Friday, July 15, 2011

Buddhist monk's "Hippie History" (video)

Seven Dharmachari (Wisdom Quarterly)


How does one go from college to drugs to a search for nirvana?


Bearing an uncanny resemblance to Buddhist monk Ven. Rahula, Rev. Jim* (Back to the Future star Christopher Lloyd) from "Taxi" explains his roundabout path from Harvard University (with Tom Hanks), to peer-pressured premarital sex, to Woodstock, to the garage.

American (Sri Lankan Theravada) forest monk Ven. Rahula ()

The author of one of the most surprising and candid books on the "Buddhist" spiritual quest one may ever read (One Night's Shelter) is by Ven. Rahula. He is a former resident of West Virginia's Bhavana Society. He was once in line to succeed as its abbot when the noted elderly Sri Lankan scholar-practitioner Bhante G (author of Mindfulness in Plain English) stepped down.

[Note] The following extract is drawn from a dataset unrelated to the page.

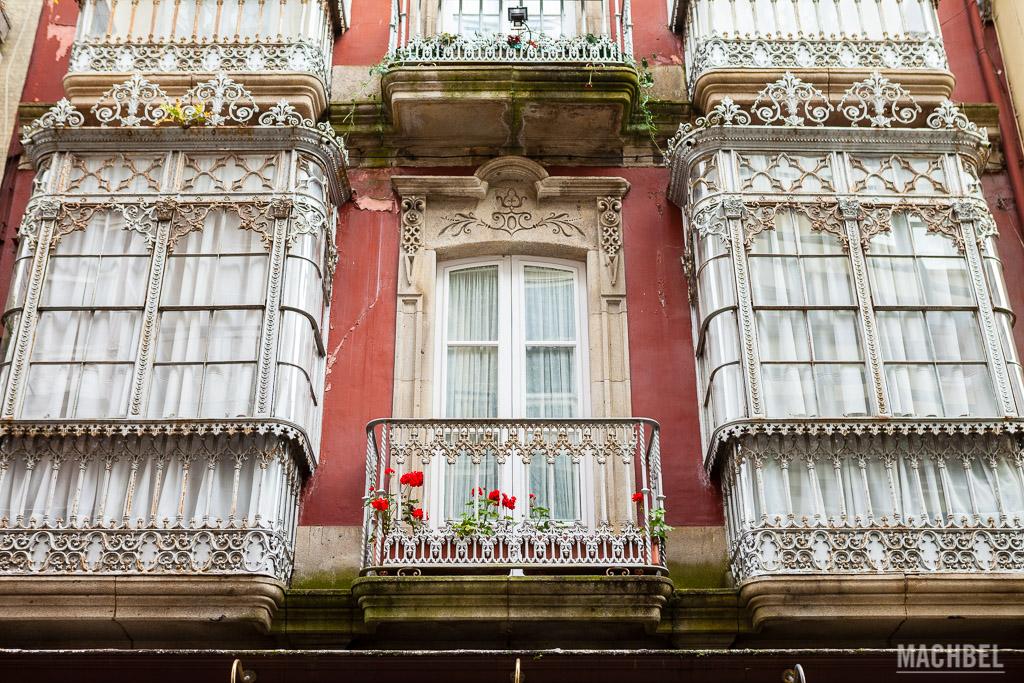 Balcón acristalado de la ilustración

But he returned to the call of the open road after many years.


Meandering down from Afghanistan to the call of Acid (LSD) Full Moon Parties in Goa, India


Bhante Rahula recounts the "Hippie History" that led many in the West to seek a deeper spirituality through the Dharma (Pali, Dhamma) rather than the spiraling senselessness of sex, drugs, and rock 'n roll.
Baby boomers evolved from being fed up with endless American wars -- with Vietnam destroying the illusion that we were killing and conquering for any noble or humanitarian reason whatsoever -- via drugs towards interest in sharp mindfulness and blissful meditation.

The real renunciation of drugs is as much mental as physical


*Explaining the character of Jim on "Taxi"

Drugs Are Bad
Embodiment of the Sixties
Jim attended Woodstock ("500,000 people... Lucky for them I went, or it would have only been 499,999"). He said he kept finding God everywhere -- except "he kept ditching me." He spent a year of his life making a macrame couch. He was once traded from his commune to another commune for two goats and a Donovan record. Jim once claimed that instead of finding NIRVANA, his 1960's experiences only left him with recurring flashbacks of the original Mouseketeers appearing as visions hatching out of seedpods.

The lesson here is best summarized by South Park's Mr. Mackay: "Drugs are bad, m'kay?"


Final word: Children, drugs are bad. M'kay?